# Task to complete:
Everything from the line that contains "La primavera incita" to the end of the records below, both lines included, should be transcribed exactly and returned alone.

# The data:
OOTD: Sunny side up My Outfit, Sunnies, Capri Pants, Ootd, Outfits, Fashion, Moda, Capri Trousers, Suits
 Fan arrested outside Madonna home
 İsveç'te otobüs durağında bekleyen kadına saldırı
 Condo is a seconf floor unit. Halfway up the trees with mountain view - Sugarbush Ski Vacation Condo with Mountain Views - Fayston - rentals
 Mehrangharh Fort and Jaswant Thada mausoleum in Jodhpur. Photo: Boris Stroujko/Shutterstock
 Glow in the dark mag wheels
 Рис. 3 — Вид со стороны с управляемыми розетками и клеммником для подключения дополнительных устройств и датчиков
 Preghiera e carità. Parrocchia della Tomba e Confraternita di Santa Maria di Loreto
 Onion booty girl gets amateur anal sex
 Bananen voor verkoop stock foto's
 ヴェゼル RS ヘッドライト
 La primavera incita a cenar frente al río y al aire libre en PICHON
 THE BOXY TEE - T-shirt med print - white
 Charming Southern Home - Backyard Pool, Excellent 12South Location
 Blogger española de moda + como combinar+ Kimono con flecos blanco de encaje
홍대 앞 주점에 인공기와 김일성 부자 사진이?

# Reply to the exercise:
 La primavera incita a cenar frente al río y al aire libre en PICHON
 THE BOXY TEE - T-shirt med print - white
 Charming Southern Home - Backyard Pool, Excellent 12South Location
 Blogger española de moda + como combinar+ Kimono con flecos blanco de encaje
홍대 앞 주점에 인공기와 김일성 부자 사진이?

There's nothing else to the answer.